▸ **Task statement**: Pick out the lines below that contain the string "итогам" and copy them all.

(Extracted page text data)
--- START ---

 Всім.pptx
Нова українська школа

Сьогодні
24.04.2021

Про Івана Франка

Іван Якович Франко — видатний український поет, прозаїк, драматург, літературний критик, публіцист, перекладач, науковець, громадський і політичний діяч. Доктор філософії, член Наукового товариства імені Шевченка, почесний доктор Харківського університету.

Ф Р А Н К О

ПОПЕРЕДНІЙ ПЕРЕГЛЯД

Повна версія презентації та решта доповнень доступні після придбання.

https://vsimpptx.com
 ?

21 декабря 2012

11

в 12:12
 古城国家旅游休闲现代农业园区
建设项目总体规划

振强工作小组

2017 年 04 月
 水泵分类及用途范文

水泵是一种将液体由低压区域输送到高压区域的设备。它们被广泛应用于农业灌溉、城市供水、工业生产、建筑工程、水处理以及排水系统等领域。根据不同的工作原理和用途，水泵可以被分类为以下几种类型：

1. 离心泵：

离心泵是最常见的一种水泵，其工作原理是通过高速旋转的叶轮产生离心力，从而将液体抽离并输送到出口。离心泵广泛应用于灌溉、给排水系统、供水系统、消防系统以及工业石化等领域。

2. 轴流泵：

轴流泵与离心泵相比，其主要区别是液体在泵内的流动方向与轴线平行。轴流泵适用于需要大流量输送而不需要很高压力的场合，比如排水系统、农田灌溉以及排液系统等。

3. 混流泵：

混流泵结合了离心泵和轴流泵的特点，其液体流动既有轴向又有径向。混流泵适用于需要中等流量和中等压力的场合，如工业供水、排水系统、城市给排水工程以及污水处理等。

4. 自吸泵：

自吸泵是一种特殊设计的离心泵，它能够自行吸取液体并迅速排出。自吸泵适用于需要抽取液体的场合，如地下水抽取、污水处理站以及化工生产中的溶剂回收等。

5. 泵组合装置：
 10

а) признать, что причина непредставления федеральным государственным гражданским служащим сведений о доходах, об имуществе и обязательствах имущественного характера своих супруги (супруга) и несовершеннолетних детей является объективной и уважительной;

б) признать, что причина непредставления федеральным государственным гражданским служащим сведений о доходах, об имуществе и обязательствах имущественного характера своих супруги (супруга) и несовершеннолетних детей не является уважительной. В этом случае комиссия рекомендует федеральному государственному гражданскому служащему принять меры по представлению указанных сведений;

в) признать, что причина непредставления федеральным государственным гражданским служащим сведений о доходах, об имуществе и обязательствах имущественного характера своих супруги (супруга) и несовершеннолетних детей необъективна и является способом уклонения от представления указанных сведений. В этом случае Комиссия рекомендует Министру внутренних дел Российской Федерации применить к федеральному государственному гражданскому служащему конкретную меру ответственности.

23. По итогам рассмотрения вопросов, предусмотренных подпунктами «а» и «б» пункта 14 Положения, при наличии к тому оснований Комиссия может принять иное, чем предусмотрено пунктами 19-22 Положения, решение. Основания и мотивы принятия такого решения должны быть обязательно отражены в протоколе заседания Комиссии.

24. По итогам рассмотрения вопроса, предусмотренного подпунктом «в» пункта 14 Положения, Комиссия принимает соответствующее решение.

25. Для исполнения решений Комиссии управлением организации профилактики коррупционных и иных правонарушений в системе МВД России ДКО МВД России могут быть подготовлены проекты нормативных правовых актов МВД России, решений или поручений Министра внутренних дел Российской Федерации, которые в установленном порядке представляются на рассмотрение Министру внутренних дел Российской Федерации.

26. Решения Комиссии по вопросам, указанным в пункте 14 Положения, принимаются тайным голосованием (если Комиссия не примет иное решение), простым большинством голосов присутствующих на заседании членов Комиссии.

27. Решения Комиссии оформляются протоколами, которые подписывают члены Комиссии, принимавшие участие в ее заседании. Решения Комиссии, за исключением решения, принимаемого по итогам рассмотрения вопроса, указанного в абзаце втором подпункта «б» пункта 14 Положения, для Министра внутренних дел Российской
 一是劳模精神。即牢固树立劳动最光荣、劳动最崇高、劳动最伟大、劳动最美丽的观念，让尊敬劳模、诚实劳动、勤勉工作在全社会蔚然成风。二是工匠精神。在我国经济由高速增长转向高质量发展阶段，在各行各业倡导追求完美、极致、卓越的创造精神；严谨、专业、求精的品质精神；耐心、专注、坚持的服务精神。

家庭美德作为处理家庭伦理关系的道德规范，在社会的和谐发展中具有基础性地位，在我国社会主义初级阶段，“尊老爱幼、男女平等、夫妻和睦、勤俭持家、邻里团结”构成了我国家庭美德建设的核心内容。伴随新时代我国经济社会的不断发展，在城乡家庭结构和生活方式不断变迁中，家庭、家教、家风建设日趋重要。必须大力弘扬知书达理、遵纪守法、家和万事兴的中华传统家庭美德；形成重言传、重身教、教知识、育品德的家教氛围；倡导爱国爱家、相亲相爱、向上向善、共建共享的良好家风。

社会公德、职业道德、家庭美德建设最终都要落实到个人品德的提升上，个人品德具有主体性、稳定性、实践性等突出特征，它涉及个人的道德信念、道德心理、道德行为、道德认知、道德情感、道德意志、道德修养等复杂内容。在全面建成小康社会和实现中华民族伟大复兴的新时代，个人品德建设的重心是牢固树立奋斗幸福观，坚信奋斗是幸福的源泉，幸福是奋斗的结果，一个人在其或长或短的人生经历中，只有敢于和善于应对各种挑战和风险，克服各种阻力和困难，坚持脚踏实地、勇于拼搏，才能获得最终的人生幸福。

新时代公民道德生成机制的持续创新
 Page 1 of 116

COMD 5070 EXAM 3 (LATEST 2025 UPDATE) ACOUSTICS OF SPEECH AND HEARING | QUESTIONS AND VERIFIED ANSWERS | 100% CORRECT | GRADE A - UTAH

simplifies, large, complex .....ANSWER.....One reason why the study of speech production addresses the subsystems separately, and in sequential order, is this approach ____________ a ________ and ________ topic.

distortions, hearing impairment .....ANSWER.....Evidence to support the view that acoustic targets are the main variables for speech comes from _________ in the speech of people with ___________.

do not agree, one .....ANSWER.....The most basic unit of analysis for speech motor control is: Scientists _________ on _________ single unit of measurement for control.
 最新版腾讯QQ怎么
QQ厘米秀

--- END ---

▸ **Task solution**:
23. По итогам рассмотрения вопросов, предусмотренных подпунктами «а» и «б» пункта 14 Положения, при наличии к тому оснований Комиссия может принять иное, чем предусмотрено пунктами 19-22 Положения, решение. Основания и мотивы принятия такого решения должны быть обязательно отражены в протоколе заседания Комиссии.
24. По итогам рассмотрения вопроса, предусмотренного подпунктом «в» пункта 14 Положения, Комиссия принимает соответствующее решение.
27. Решения Комиссии оформляются протоколами, которые подписывают члены Комиссии, принимавшие участие в ее заседании. Решения Комиссии, за исключением решения, принимаемого по итогам рассмотрения вопроса, указанного в абзаце втором подпункта «б» пункта 14 Положения, для Министра внутренних дел Российской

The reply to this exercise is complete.